Technique · Front Headlock

POS-FHL-4PT

Four-Point Position

Front Headlock Hub • Foundations

Foundations Neutral Offensive Standard risk Front headlock hub View on graph

What This Is

The four-point position is the intermediate position between the turtle and being flattened to the mat. The bottom player is on both knees with both hands posted — four contact points on the ground. The top player is attacking from behind or from the side, attempting to remove the bottom player’s base and complete the breakdown to side control or back mount.

Four-point is a contested position: neither player has a definitive advantage, but the top player has the initiative. The bottom player’s four contact points give them structural resistance — unlike the turtle, which has six contact points (knees, toes, and hands), the four-point position is more compromised because the hips are higher and more accessible. For the top player, this means the back take is easier; for the bottom player, it means the urgency to recover or escape is higher.

This position appears in the Jones breakdown chain: from the turtle top, a spiral breakdown removes the opponent’s base to four-point; from four-point, continued pressure flattens them toward side control or completes the back take. Understanding the four-point position means understanding both sides of this chain.

The Invariable in Action

The top player arrives at this position because they have already removed some of the turtle’s structural resistance. The four-point position represents partial destabilisation. The next destabilising action — wrist ride, hip pull, or weight application — completes the breakdown. The top player must maintain momentum through the destabilisation chain without pausing.

The wrist ride works precisely because it prevents the hand-to-mat contact that gives the four-point its structural integrity. When the hand is controlled, the arm cannot post, and the arm cannot post means the shoulder cannot resist. This isolation of one segment (the hand) cascades through the entire structure.

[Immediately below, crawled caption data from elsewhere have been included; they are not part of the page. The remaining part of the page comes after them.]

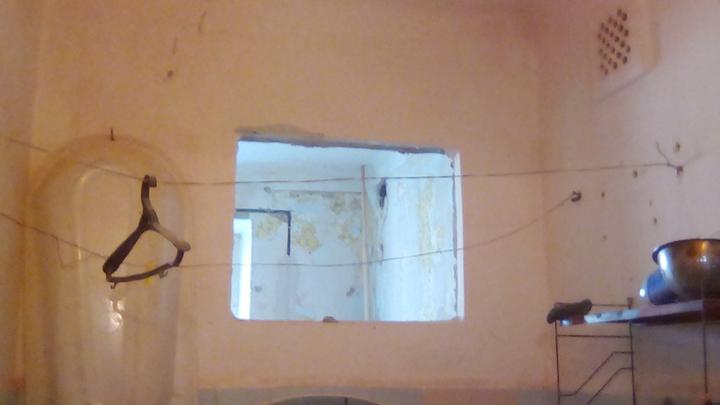 Женщина с детьми проживает в общежитии Таганрога, которое может обрушиться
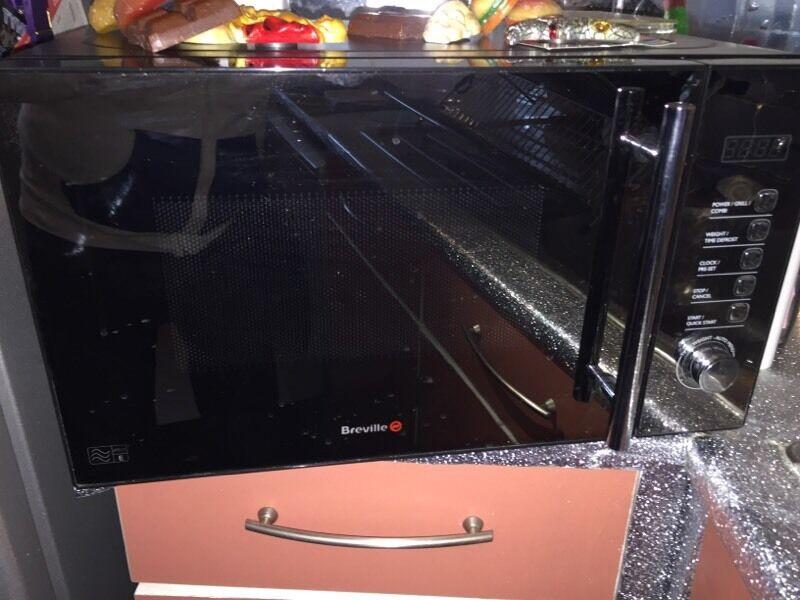 breville 800 watt 20 litre microwave united kingdom. Black Bedroom Furniture Sets. Home Design Ideas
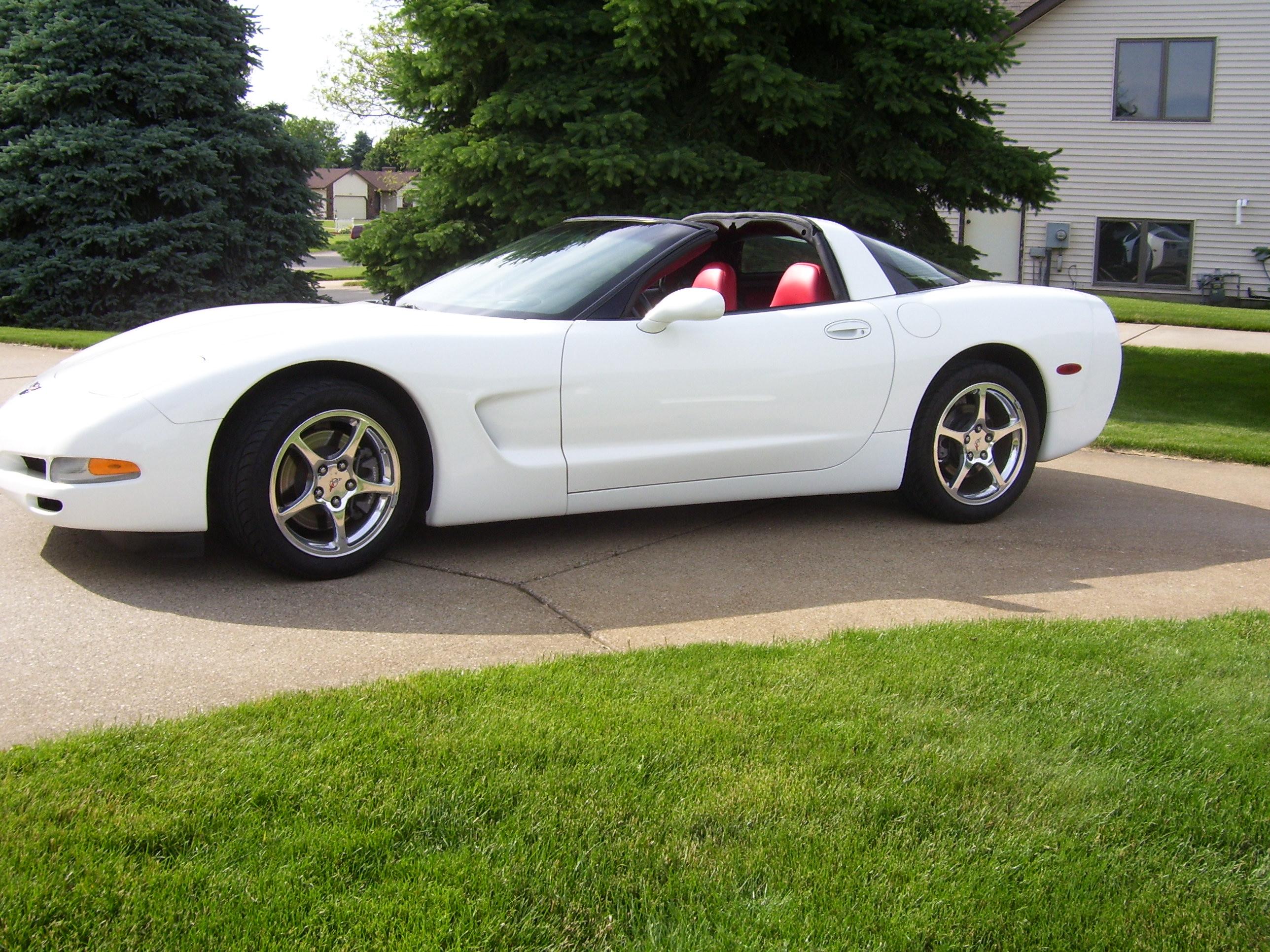 Name:  corvette 010.jpg Views: 43 Size:  1.25 MB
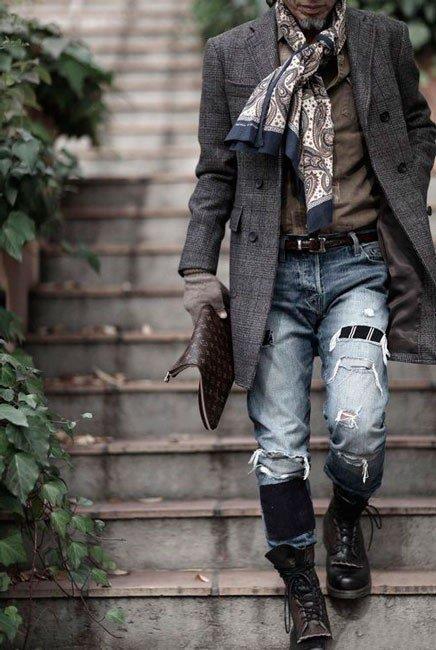 Мужчина в стиле Бохо - рваные джинсы, берцы, пальто и повязанный на шее шарф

The breakdown chain from four-point is, at its core, a contest over hip height. The top player is driving the bottom player’s hips toward the mat; the bottom player is attempting to raise their hips through the stand-up or shoot. Every tool in the breakdown chain — the wrist ride, the hip pull, the diagonal collapse — is a method of preventing the bottom player’s hips from rising. When the bottom player succeeds in raising their hips above the top player’s, the scramble inverts: the bottom player is now seeking priority one or two from the scramble hierarchy.

The transition from turtle to four-point is a brief moment of reduced connection: the bottom player’s base is disrupted, the top player’s spiral breakdown has momentarily separated both players’ structure. In that moment, both players are reaching. The top player who establishes the wrist ride first ends the competition — they have the connection that determines the outcome. The bottom player who posts and braces first can deny the wrist ride and reset. Four-point is resolved in the first fraction of a second after it is established, not through extended grinding.

Top Player: The Breakdown Chain

From the four-point position, the top player’s goals in order:

Step 1 — Maintain rear body contact: The top player should be behind or at the side-rear of the bottom player, with near hip contact maintained. Do not allow the bottom player to rotate to face the top player — this converts to guard.

Step 2 — Apply the wrist ride: See the Wrist Ride section below. Controlling one hand collapses the structural support on that side.

Step 3 — Pull the near hip: With the wrist controlled and the near hip accessible, a hip pull creates a diagonal collapse. The bottom player’s body rotates toward the mat on the wrist-controlled side.

Step 4 — Convert to back mount or side control: As the bottom player collapses, the top player either establishes the seatbelt for back mount or drives through the shoulder for side control. Back mount is always preferred.

The Jones breakdown chain from rear bodylock: the top player behind the turtled opponent establishes a rear bodylock (chest to back), breaks the base with a forward-and-down diagonal pressure, arrives at four-point, applies the wrist ride, takes the back or flattens to side control.

The Wrist Ride

The wrist ride is the primary top-player tool from the four-point position. It controls one of the bottom player’s posted hands, removing the structural support on that side.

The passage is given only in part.